Contribution Agreement
On March 17, 2009, Regency Energy Partners LP (Regency) announced the completion of the transactions contemplated by the
Contribution Agreement (the Contribution Agreement) relating to a new joint venture arrangement
(the Haynesville Joint Venture) among Regency Haynesville Intrastate Gas LLC, a Delaware
limited liability company and a wholly owned indirect subsidiary of Regency (Regency HIG),
General Electric Capital Corporation, a Delaware corporation and an affiliate of GE Energy
Financial Services (the GE Investor), Alinda Gas Pipeline I, L.P., a Delaware limited
partnership (Alinda Investor 1), and Alinda Gas Pipeline II, L.P., a Delaware limited partnership
(Alinda Investor 2, and collectively with Alinda Investor 1, the Alinda Investors), which are
funds managed by Alinda Capital Partners LLC, an independent private investment firm specializing
in investments in infrastructure assets. The Haynesville Joint Venture will be operated through
RIGS Haynesville Partnership Co., a general partnership formed under the laws of the State of
Delaware (the Company).
Regency contributed to the Haynesville Joint Venture its
Regency Instrastate Gas System (RIGS), valued at $400 million, in
exchange for a 38% general partnership interest in the Haynesville Joint Venture.

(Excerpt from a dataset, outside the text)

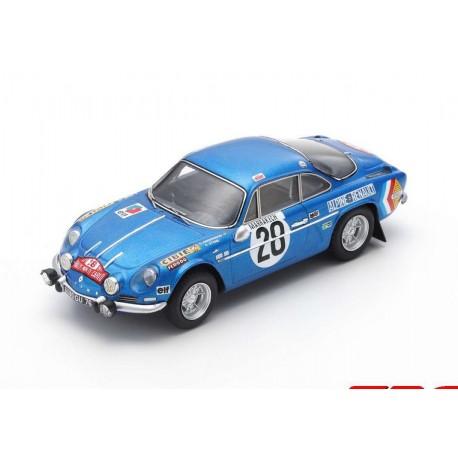 Alpine A110 28 Winner Rallye Monte Carlo 1971 Andersson - Stone Spark S6104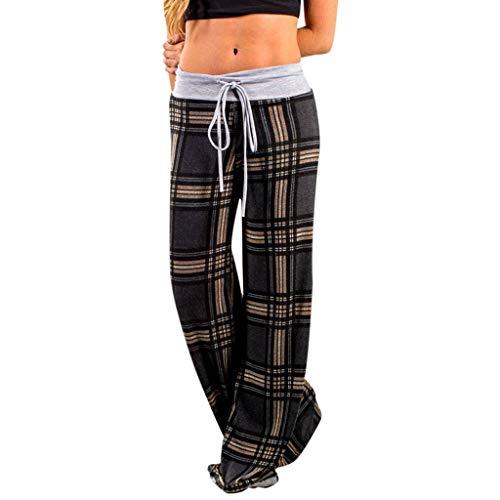 AOJIAN Yoga Pants Buttery Soft Plaid Wide Leg Jogger Capri Workout Running Sports Leggings for Women Dark -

The GE Investor and the Alinda Investors contributed $126.5 million and $526.5 million in
cash, respectively, to the Haynesville Joint Venture in return for a 12% and a 50% general
partnership interest, respectively.
The joint venture was formed to finance the construction and
development of Regencys previously announced expansion of its existing natural gas pipeline in
north Louisiana (the Haynesville Expansion Project), and
to operate RIGS. The Haynesville Expansion Project will consist of
the construction of a 28-mile, 36 Bienville Loop, a 23-mile, 36 Elm Grove Pipeline and a 77-mile,
42 Winnsboro Loop. In connection with the Haynesville Expansion Project, Regency expects to expand
the existing pipelines interconnects with the Columbia Gulf, Texas Gas, Trunkline and ANR
pipelines and expects to add approximately 14,200 horsepower of compression at the Elm Grove and
Haughton Stations. In addition, Regency expects to add approximately 1.1 Bcf/d of capacity to the
existing pipeline system. Regency has secured commitments from shippers for 925 MMcfd, which is
more than 84% of the capacity of the Haynesville Expansion Project, and is in negotiations for
the remaining capacity. The agreements are for firm transportation capacity under 10-year contract
terms.
A copy of the Contribution Agreement is attached as Exhibit 10.1 to this Form 8-K and is
incorporated by reference to this Item 1.01 as if fully set forth herein. Additional information
regarding the Contribution Agreement and the Haynesville Joint Venture can be found in the Current
Report on Form 8-K filed by Regency on February 27, 2009.
Partnership Agreement
On March 17, 2009, Regency HIG, the GE Investor and the Alinda Investors executed an Amended and Restated General
Partnership Agreement (the Partnership Agreement) of the Company, in order to define the rights,
obligations and relationship of Regency HIG, the GE Investor and the Alinda Investors with respect
to the Company. A copy of the Partnership Agreement is attached as Exhibit 10.2 to this Form 8-K
and is incorporated by reference to this Item 1.01 as if fully set forth herein. Additional
information regarding the Partnership Agreement can be found in the Current Report on Form 8-K
filed by Regency on February 27, 2009.
Master Services Agreement
On March 17, 2009, the Company entered into a Master Services Agreement (the Master Services
Agreement) pursuant to which Regency Employees Management LLC, an affiliate of Regency HIG and
Regency, will serve as the operator of the Company and will provide all employees and services
necessary for the daily operation and management of the Companys assets. A copy of the Master
Services Agreement is attached as Exhibit 10.3 to this Form 8-K and is incorporated by reference to
this Item 1.01 as if fully set forth herein. Additional information regarding the Master Services
Agreement can be found in the Current Report on Form 8-K filed by Regency on February 27, 2009.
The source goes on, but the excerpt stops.